Pre-CIDR address allocations bit me in the butt

Today we ran into an issue with our BGP advertisements. To give you a little history, we were allocated 198.49.81.0/24 and 198.49.82.0/24 back in 1993, which was pre-CIDR. (I bet you can see where this is going, already.)

We have been using 198.49.81.0/24 for a number of years, obviously longer then I’ve been at PSU. I was told that we’d never used the “other half” of our assigned IP space. So basically, I knew:

  • we had 198.49.81.0/24
  • that it was only half of the address space

I made an assumption about what address the other half was, and earlier this summer I had asked our ISP:

“Should we not be using 198.49.80.0/23?” I did the math a couple times. I checked ipcalc, I knew it was correct. So not realizing that the assumption I had made was a poor one, we went ahead and advertised 198.49.80.0/23 via BGP. The ISP didn’t catch it, either. A simple oversight.
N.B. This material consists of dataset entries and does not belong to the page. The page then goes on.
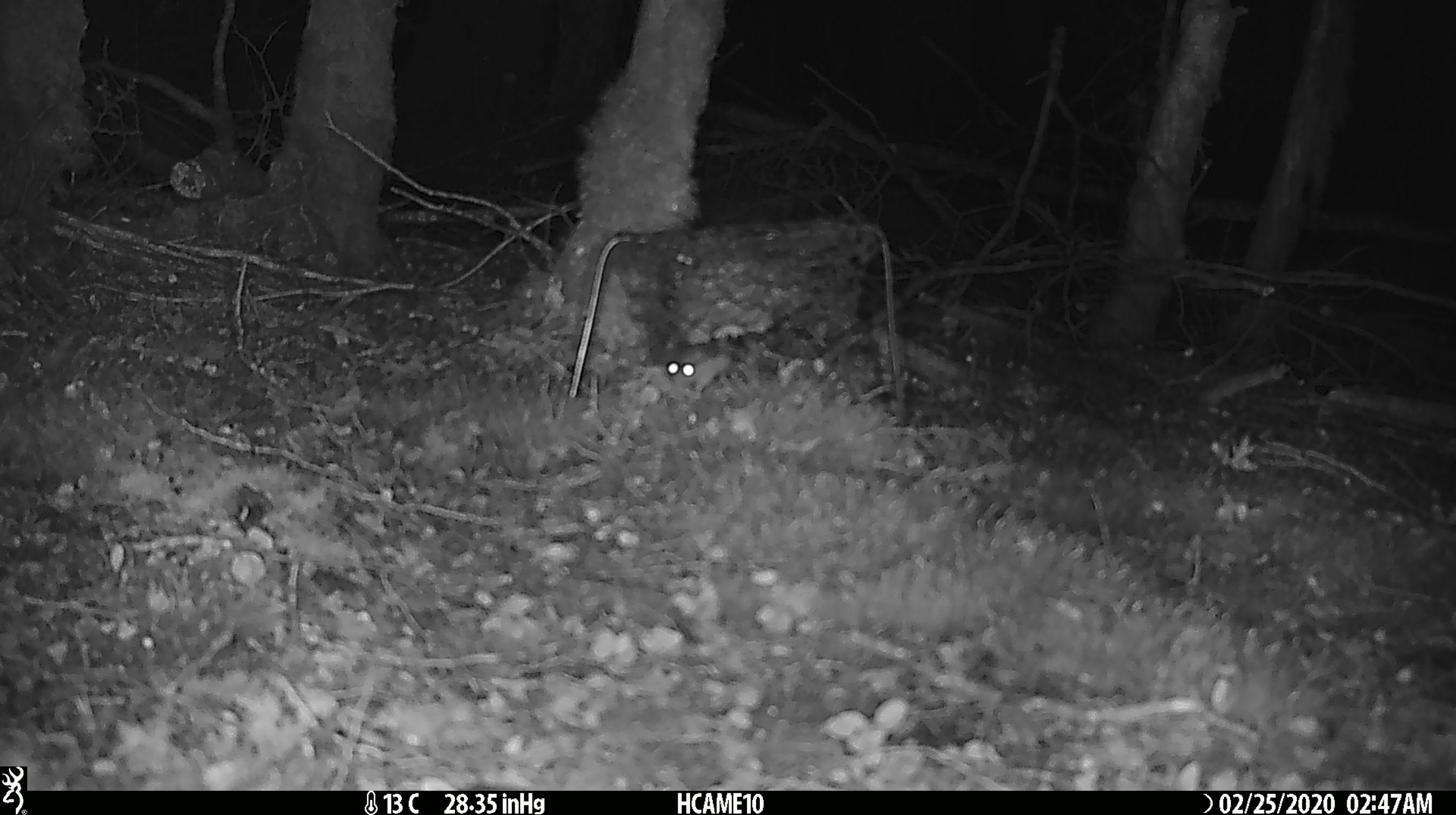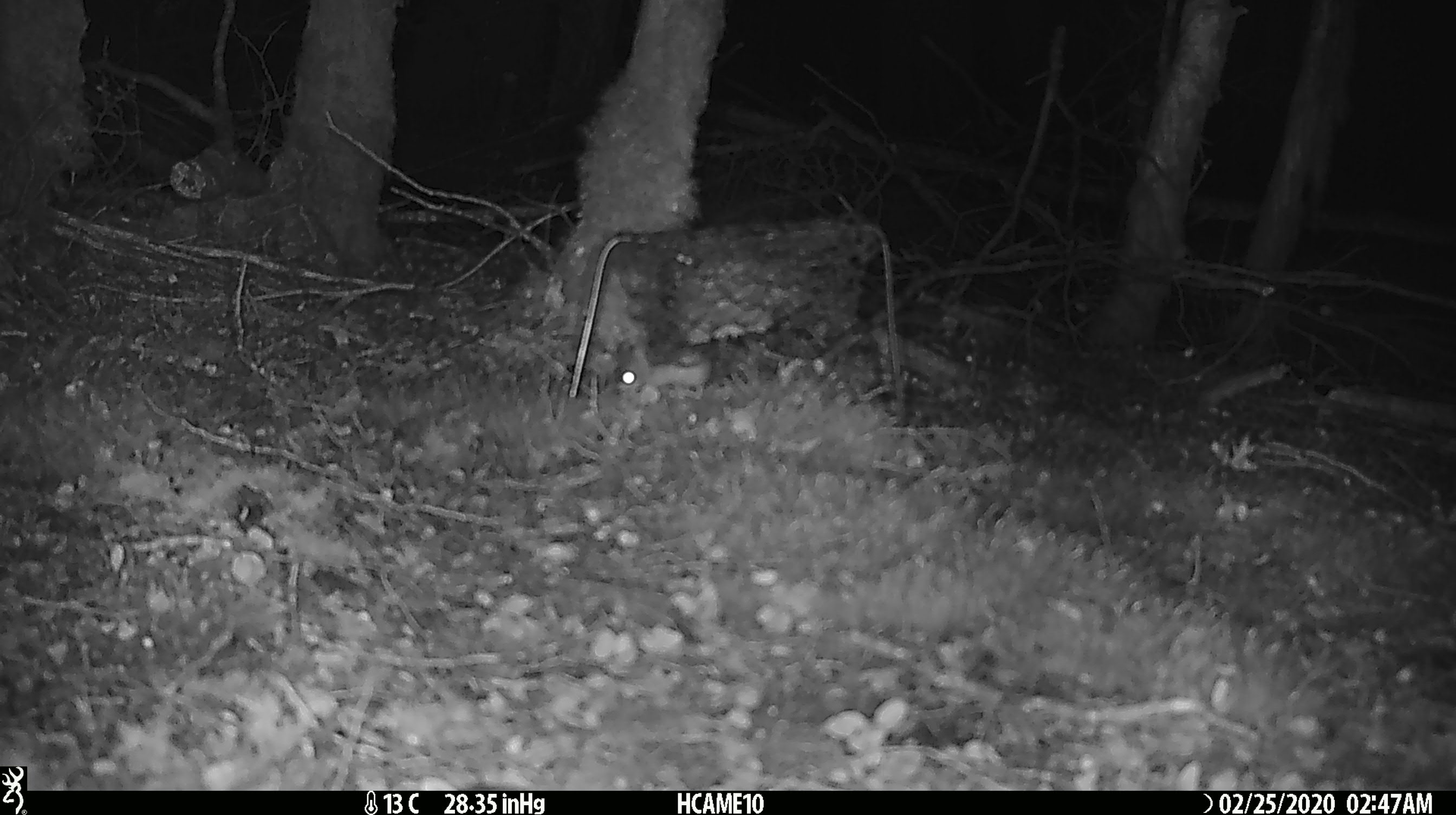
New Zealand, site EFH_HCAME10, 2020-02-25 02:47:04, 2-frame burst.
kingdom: Animalia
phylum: Chordata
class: Mammalia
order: Rodentia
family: Muridae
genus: Mus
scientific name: Mus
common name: mouse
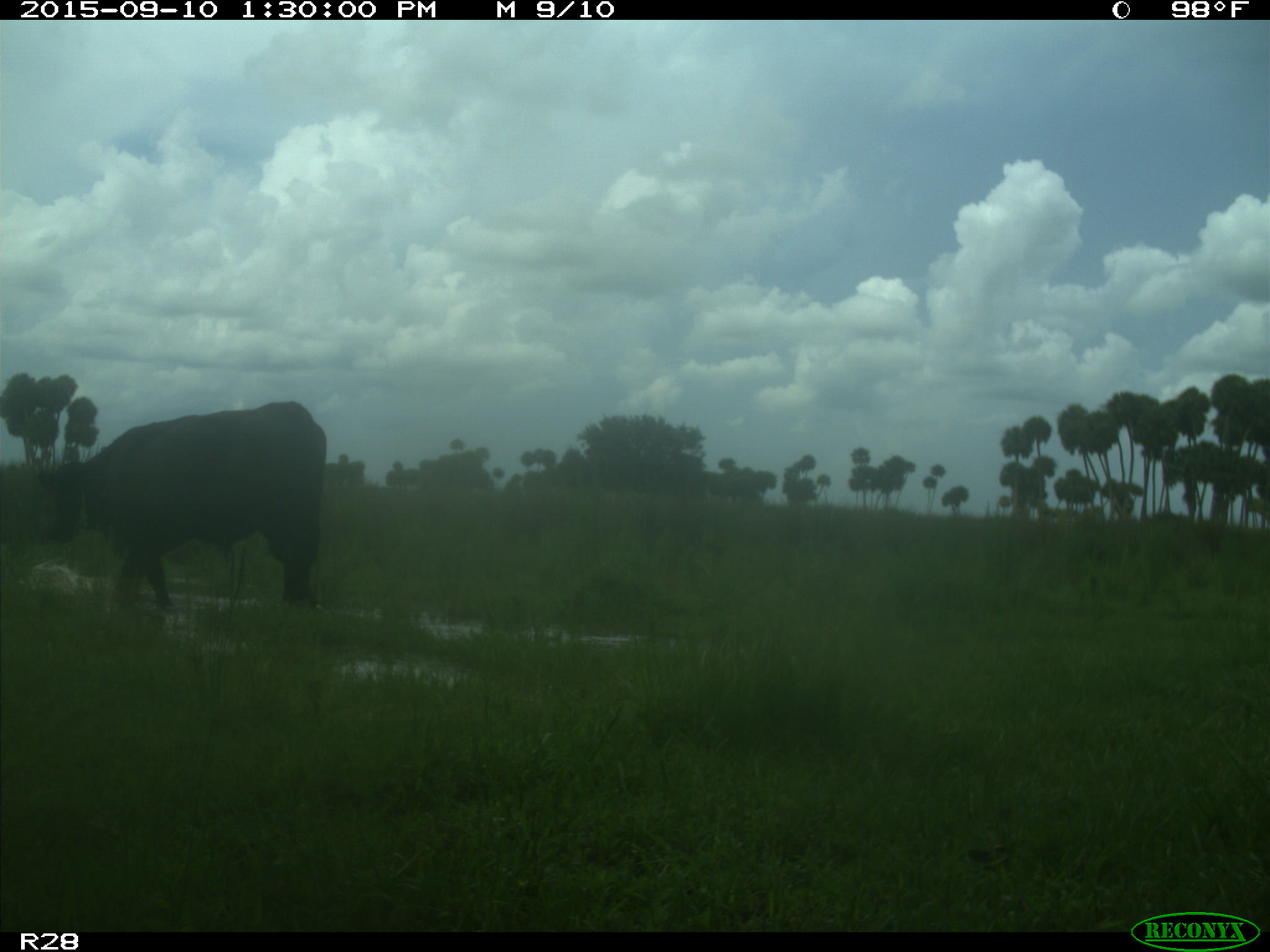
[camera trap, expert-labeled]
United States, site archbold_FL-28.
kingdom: Animalia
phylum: Chordata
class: Mammalia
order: Artiodactyla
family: Bovidae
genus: Bos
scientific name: Bos taurus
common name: domestic cow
Bos taurus (domestic cow).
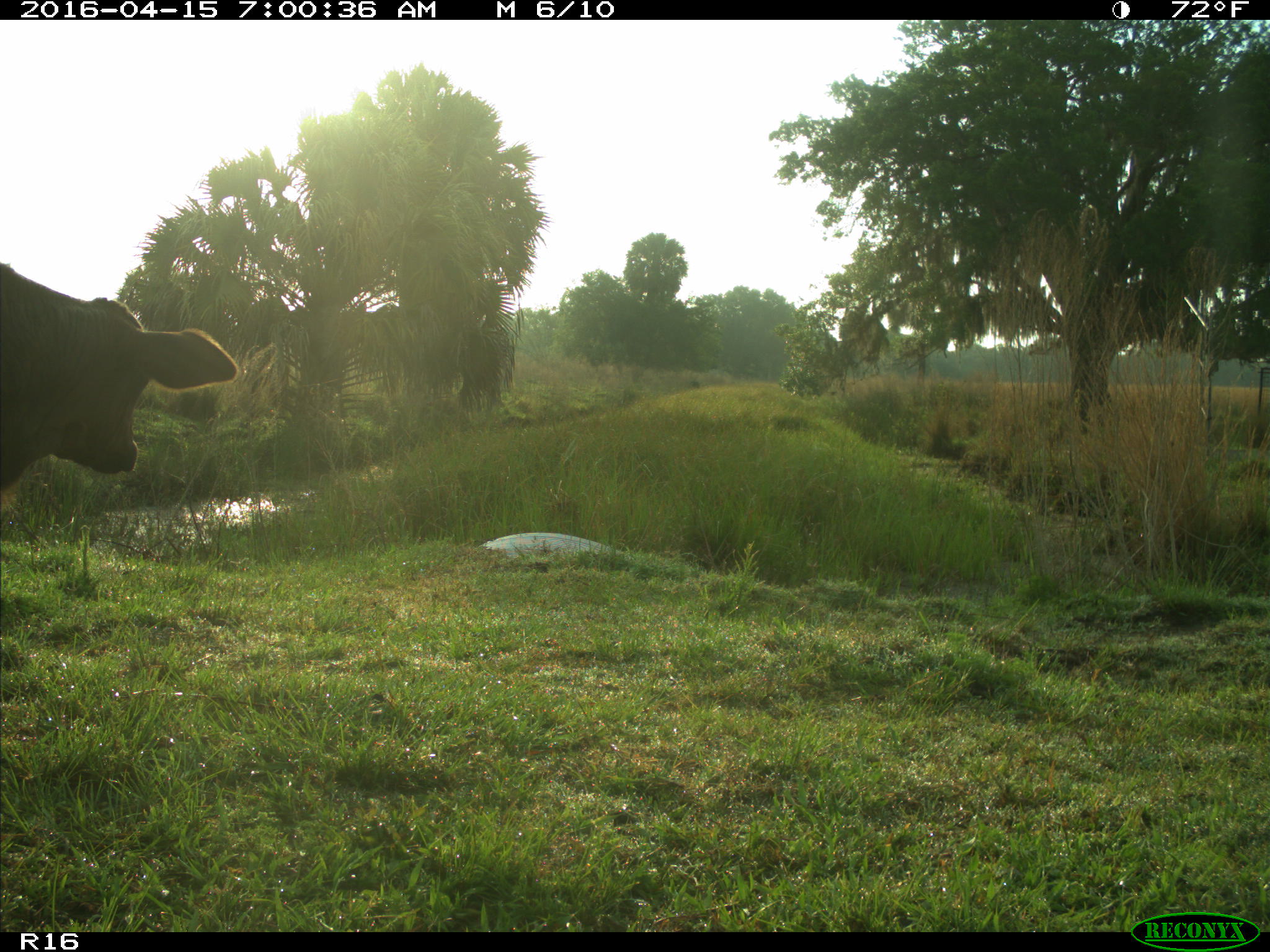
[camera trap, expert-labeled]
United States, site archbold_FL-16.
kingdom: Animalia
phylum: Chordata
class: Mammalia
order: Artiodactyla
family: Bovidae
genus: Bos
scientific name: Bos taurus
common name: domestic cow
Bos taurus (domestic cow).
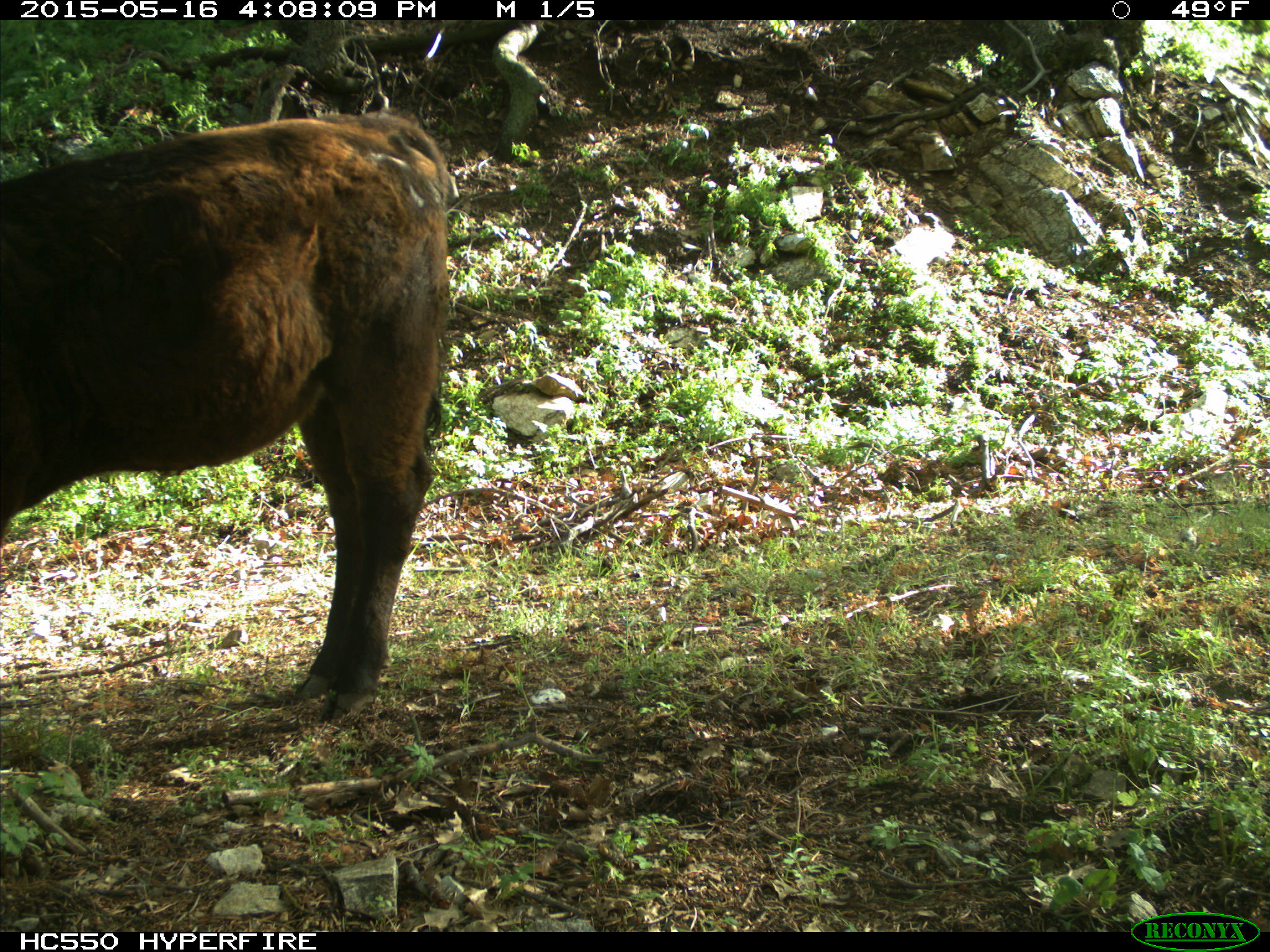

I suppose they figured we knew what address space we owned….

In the days of CIDR, of course we would be given the /23! It would be just silly not to. In fact, 198.49.80.0/24 is unallocated. It was a simple case of not realizing that the addresses were pre-CIDR, and therefore not contained by a contiguous bit boundary. OOPS.

It wasn’t a big deal to fix it, we simply added the two correct prefixes to our BGP advertisements, and our ISP simply filtered the /23 we were also advertising. There is some more work to be done upstream, I am told, but everything is working as it should at this point.

Props to Cort at KanREN for spotting the issue, and helping us get it resolved.